* **Textauszug**
* * * * * * *

Rinteln. Berichte und Bildervorträge über ferne Länder wecken, ganz klar, die Reiselust der Zuschauer. Das ist auch bei der Cornwallnacht, die am Samstag vom Natur- und Umweltschutzbund (Nabu) im Prinzenhof veranstaltet wurde, nicht anders. Die vorgestellte Region, ganz im milden Südwesten Englands, mit ihren steilen Küsten, Sandbuchten, Gärten, ihren Hecken- und Heidelandschaften bezaubert ja auch in vielerlei Hinsicht.
Was jedoch den Abend mit dem vortragenden Reiseleiter Rüdiger Wohlers (ergänzt durch Märchenerzählungen seiner Frau Heike Neunaber) besonders macht, ist das entscheidende Gefühl am Ende: Denn dann möchte man nicht nur ganz dringend mal nach Cornwall fahren, sondern die Reise auch unbedingt mit Wohlers selbst unternehmen.
Dieses Bedürfnis wird zum einen durch Wohlers lebendigen Vortrag geweckt. Er versteht es sein geschichtliches, naturkundliches und kulturelles Wissen auf unterhaltsame und humorvolle Weise mit dem Publikum zu teilen. Da plaudert ein echter Cornwallkenner aus dem Nähkästchen. Seit Jahrzehnten pflegen die Eheleute intensive persönliche Kontakte nach Cornwall, das sie mittlerweile als ihr zweites Domizil bezeichnen. „Unter den Menschen dort herrscht eine andere Mentalität. Naturschutz wird großgeschrieben. Es gibt sehr viel Achtung für historisch Gewachsenes, wie zum Beispiel das Hecken- aber auch das Wegesystem“, beschreibt der Nabu-Bezirksgeschäftsführer seine Eindrücke.
„In England wird zudem der Wert des Gemeinwohls viel höher gehalten als bei uns. So hat der britische Verein „National Trust“, der Landschaften pflegt und historische Liegenschaften erhält, 4 Millionen Mitglieder. Von 60 Millionen Briten insgesamt. Ein unvorstellbar großer Anteil für deutsche Verhältnisse“, so Wohlers voller Hochachtung.

* * * * * * *

* **Datensatz**
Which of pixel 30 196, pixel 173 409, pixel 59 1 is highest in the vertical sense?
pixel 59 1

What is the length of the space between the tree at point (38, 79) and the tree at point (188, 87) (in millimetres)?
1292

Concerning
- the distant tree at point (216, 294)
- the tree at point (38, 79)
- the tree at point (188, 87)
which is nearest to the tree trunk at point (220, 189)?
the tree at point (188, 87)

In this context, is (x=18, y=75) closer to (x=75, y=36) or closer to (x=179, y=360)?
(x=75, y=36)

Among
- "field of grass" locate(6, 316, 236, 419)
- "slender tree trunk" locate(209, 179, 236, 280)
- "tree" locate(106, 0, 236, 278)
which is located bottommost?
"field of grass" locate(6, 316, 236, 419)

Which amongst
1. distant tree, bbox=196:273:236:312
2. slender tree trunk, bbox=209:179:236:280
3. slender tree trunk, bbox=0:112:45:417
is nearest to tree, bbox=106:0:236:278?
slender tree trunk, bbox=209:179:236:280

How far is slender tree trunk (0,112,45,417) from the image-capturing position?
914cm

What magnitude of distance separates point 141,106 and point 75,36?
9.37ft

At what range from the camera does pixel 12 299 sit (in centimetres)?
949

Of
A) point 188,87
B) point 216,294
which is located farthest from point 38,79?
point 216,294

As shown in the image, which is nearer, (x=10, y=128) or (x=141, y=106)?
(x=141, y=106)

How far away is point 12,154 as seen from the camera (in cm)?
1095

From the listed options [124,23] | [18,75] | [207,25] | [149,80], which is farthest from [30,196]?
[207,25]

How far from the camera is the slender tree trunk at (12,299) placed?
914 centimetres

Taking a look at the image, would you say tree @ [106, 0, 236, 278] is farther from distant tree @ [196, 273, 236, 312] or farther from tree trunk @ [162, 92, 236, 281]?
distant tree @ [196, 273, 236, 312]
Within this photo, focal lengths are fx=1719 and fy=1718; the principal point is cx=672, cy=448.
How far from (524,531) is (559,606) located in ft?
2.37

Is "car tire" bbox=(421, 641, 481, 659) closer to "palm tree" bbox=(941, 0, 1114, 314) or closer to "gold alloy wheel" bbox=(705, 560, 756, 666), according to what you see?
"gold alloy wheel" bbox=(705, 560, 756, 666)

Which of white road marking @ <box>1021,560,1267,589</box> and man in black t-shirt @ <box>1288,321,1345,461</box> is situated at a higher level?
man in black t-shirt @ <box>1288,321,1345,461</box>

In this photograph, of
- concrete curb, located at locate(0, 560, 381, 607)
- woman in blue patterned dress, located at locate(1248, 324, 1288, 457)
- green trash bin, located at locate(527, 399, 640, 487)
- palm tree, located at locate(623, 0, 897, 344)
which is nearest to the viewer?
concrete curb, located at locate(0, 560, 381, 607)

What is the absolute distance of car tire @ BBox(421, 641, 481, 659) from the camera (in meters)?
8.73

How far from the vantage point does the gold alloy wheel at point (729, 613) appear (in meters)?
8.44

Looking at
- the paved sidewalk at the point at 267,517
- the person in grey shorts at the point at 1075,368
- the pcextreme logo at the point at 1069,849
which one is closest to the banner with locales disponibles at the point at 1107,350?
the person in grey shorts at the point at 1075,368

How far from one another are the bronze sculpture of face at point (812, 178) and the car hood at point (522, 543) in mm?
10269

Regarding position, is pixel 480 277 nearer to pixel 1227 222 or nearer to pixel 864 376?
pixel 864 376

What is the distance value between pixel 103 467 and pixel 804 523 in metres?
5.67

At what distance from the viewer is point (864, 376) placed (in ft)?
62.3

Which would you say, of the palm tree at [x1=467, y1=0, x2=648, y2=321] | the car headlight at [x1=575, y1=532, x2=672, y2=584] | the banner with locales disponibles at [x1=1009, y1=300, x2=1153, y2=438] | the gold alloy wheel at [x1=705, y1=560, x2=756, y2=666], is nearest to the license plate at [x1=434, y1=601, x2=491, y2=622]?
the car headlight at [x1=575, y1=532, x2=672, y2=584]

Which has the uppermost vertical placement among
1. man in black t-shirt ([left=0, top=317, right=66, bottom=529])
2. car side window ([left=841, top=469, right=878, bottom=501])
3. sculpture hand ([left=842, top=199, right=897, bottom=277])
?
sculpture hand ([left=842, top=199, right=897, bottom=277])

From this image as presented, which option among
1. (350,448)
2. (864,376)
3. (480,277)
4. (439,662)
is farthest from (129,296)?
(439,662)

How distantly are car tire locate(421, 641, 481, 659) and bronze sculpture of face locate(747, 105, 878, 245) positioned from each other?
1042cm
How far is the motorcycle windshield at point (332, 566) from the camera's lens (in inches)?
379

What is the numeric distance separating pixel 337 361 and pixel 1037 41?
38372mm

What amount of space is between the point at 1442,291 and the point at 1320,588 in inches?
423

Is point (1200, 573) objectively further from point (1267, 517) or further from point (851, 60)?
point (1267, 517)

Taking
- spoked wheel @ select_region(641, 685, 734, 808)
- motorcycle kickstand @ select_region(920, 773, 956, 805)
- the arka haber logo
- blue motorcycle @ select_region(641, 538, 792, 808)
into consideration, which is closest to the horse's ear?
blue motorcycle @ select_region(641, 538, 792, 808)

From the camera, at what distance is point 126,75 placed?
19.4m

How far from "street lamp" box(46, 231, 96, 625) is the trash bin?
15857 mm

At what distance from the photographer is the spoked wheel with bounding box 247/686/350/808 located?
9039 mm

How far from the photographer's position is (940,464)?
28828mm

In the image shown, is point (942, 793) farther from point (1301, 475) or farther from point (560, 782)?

* * * * * * *

* **Aufgabe 1**
Gib den Abschnitt aus dem Textauszug über die Cornwallnacht erneut wieder, beginnend mit „Was jedoch den“ und weiter bis einschließlich „Wohlers selbst unternehmen.“. Tausche dabei „Reiseleiter“ gegen „Naturführer“ aus.
* **Aufgabe 2**
Wie viele Mitglieder hat der „National Trust“ laut dem Textauszug über die Cornwallnacht?
* **Aufgabe 3**
Bitte setze den Textauszug über die Cornwallnacht im Prinzenhof nach seinem letzten Satz fort.

* **Antwort 1**
Was jedoch den Abend mit dem vortragenden Naturführer Rüdiger Wohlers (ergänzt durch Märchenerzählungen seiner Frau Heike Neunaber) besonders macht, ist das entscheidende Gefühl am Ende: Denn dann möchte man nicht nur ganz dringend mal nach Cornwall fahren, sondern die Reise auch unbedingt mit Wohlers selbst unternehmen.

* **Antwort 2**
4 Millionen Mitglieder.

* **Antwort 3**
Dass die Engländer ein bisschen spinnen, aber natürlich auf sehr liebenswerte, sympathische Weise, wisse ja jeder Asterix-Leser. Und manche Beobachtung am „Lands End“, dem äußersten südwestlichen Zipfel Cornwalls, würde diese These untermauern. An diesem Punkt beginnt nämlich die klassische englische Tour für karitative Zwecke, „End-to-enders“. Die 874-Meilen-Strecke, die von Cornwall bis zum nordöstlichsten Punkt Britanniens, nach John O’Groats, führt, würde von Menschen mit den merkwürdigsten Fortbewegungsmitteln – es gilt ja Aufmerksamkeit zu erregen – in Angriff genommen. Die würden dann unterwegs für wohltätige Zwecke sammeln. Ob für den Tierschutz, den elektrischen Rollstuhl für den Nachbarn oder irgendwelche anderen Projekte, die Route hat schon beinahe alles gesehen. „Es hat sogar schon mal ein Mann die ganze Strecke rückwärts Purzelbaum schlagend zurückgelegt“, berichtet Wohlers den Zuhörern, die ungläubig die Köpfe schütteln.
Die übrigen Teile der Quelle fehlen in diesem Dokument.